## Task brief
Extract every line of the items below that contains the word "weathered", copying each line in full.

## Data for this exercise
>>>>>
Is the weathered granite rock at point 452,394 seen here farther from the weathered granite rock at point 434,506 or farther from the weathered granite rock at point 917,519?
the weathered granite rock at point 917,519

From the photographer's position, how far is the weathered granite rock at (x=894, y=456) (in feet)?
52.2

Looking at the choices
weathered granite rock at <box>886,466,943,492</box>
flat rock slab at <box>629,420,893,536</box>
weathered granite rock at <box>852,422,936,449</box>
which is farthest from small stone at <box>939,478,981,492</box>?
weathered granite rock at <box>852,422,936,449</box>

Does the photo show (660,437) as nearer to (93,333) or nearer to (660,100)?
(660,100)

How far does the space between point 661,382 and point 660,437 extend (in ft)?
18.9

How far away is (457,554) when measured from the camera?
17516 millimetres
<<<<<
>>>>>
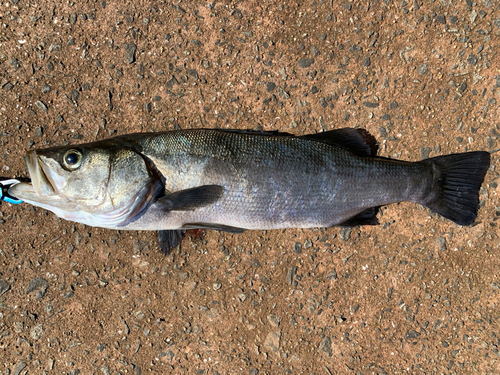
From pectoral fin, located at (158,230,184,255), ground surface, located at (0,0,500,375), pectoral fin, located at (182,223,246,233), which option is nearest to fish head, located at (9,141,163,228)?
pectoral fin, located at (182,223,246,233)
<<<<<
>>>>>
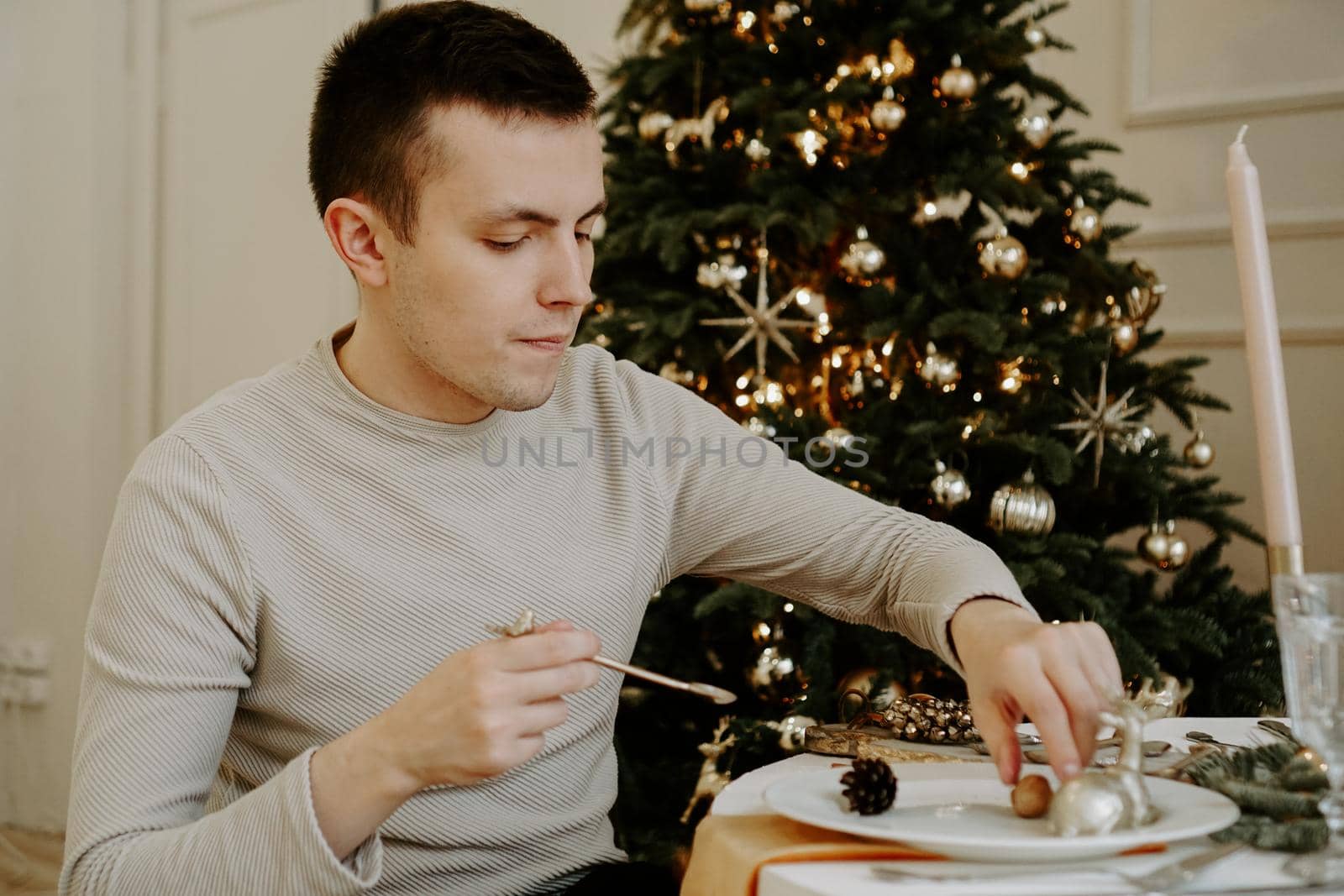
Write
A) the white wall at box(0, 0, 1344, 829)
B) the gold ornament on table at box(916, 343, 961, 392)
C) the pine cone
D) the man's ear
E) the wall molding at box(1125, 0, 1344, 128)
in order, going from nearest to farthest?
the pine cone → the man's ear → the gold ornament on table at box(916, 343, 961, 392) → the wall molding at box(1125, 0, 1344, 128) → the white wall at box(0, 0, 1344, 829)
<<<<<
## Written solution
Is the weathered granite rock at point 452,394 seen here farther from the weathered granite rock at point 434,506 or farther from the weathered granite rock at point 917,519?
the weathered granite rock at point 917,519
From the photographer's position, how far is the weathered granite rock at (x=894, y=456) (in feet)?
weathered granite rock at <box>886,466,943,492</box>
weathered granite rock at <box>852,422,936,449</box>
weathered granite rock at <box>852,422,936,449</box>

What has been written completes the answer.